Text passage:
Delhi High Court: Manoj Kumar Ohri, J. expressed that,

Abetment involves a mental process of instigating a person or intentionally aiding a person in doing of a thing.

Crux of the matter

Genesis of the case was in the transaction entered into between the petitioner and the deceased with respect to purchase of a vintage motorcycle; and in relation to which the petitioner on instructions of the deceased transferred a sum of USD 4,650 in the account of one Narender Verma, who acknowledged the receipt of the amount vide an email stating that he would be sending the bank transfer receipt.

Petitioner had submitted that even after the entire consideration been paid in the year 2012, the vintage motorcycle was never delivered.

Complainant’s case was that the delivery of the subject motorcycle had been made in the year 2012 itself, the petitioner had lodged a false complaint against the deceased for harassment solely for the purpose of getting his other motorcycles serviced by him free of cost.

Further, he stated that the delivery was made in the year 2012 to the petitioner’s authorized person but the requisite transfer documents were promised to be executed once he came to India.

Issue for Consideration

Whether issuance of a legal notice and filing of complaint case by the petitioner would amount to ‘abetment’ punishable under Section 306 of Penal Code, 1860?

Analysis, Law and Decision

 A person abets the doing of a thing if he firstly, instigates any person to do that thing; or secondly, engages with one or more other person or persons in any conspiracy for the doing of that thing, if an act or illegal omission takes place in pursuance of that conspiracy, and in order to the doing of that thing; or thirdly, intentionally aids, by any act or illegal omission, the doing of that thing.

 In the Supreme Court decision of Gurcharan Singh v. State of Punjab, (2017) 1 SCC 433, Court observed that:

“21. It is thus manifest that the offence punishable is one of abetment of the commission of suicide by any person, predicating existence of a live link or nexus between the two, abetment being the propelling causative factor. The basic ingredients of this provision are suicidal death and the abetment thereof. To constitute abetment, the intention and involvement of the accused to aid or instigate the commission of suicide is imperative. Any severance or absence of any of these constituents would militate against this indictment. Remoteness of the culpable acts or omissions rooted in the intention of the accused to actualize the suicide would fall short as well of the offence of abetment essential to attract the punitive mandate of Section 306 IPC. Contiguity, continuity, culpability and complicity of the indictable acts or omission are the concomitant indices of abetment. Section 306 IPC, thus criminalizes the sustained incitement for suicide.”

Saved data entries:
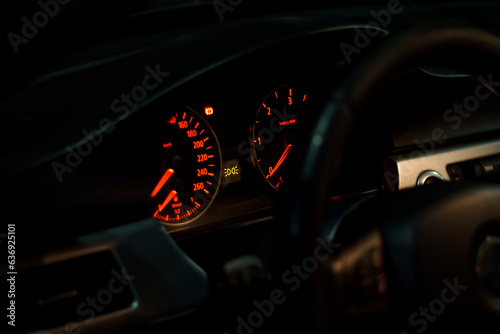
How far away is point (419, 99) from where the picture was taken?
1.83m

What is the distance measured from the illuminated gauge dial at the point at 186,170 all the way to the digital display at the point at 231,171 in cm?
3

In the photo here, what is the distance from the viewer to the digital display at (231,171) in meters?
1.82

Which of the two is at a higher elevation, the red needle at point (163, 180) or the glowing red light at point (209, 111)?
the glowing red light at point (209, 111)

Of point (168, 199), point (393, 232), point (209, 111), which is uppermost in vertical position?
point (209, 111)

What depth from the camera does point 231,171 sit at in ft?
6.04

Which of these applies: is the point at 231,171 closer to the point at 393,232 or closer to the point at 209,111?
the point at 209,111

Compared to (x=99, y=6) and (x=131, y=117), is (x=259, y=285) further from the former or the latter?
(x=99, y=6)

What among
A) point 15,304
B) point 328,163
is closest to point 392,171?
point 328,163

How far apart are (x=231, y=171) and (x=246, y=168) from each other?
6 centimetres

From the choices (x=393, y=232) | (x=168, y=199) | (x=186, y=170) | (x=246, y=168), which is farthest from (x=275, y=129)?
(x=393, y=232)

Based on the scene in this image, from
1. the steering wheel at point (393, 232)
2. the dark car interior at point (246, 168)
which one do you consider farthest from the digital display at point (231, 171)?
the steering wheel at point (393, 232)

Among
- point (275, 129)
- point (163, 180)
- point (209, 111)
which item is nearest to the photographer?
point (163, 180)

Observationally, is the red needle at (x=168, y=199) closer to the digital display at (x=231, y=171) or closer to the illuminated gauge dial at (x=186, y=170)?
the illuminated gauge dial at (x=186, y=170)

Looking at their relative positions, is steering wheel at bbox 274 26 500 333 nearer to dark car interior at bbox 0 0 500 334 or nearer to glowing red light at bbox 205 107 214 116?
dark car interior at bbox 0 0 500 334
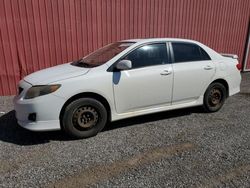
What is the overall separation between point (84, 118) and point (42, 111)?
25.8 inches

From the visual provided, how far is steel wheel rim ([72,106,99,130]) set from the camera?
3.85 meters

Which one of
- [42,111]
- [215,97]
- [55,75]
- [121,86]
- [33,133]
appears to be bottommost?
[33,133]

To do:
(A) According to the court summary, what are the concomitant indices of abetment? List all of them.
(B) From the court summary, extract the part that opens with the words containing "Delhi High Court: Manoj" and closes with "was never delivered.".

Answers for the tasks:
(A) Contiguity, continuity, culpability and complicity of the indictable acts or omission.

(B)
Delhi High Court: Manoj Kumar Ohri, J. expressed that,

Abetment involves a mental process of instigating a person or intentionally aiding a person in doing of a thing.

Crux of the matter

Genesis of the case was in the transaction entered into between the petitioner and the deceased with respect to purchase of a vintage motorcycle; and in relation to which the petitioner on instructions of the deceased transferred a sum of USD 4,650 in the account of one Narender Verma, who acknowledged the receipt of the amount vide an email stating that he would be sending the bank transfer receipt.

Petitioner had submitted that even after the entire consideration been paid in the year 2012, the vintage motorcycle was never delivered.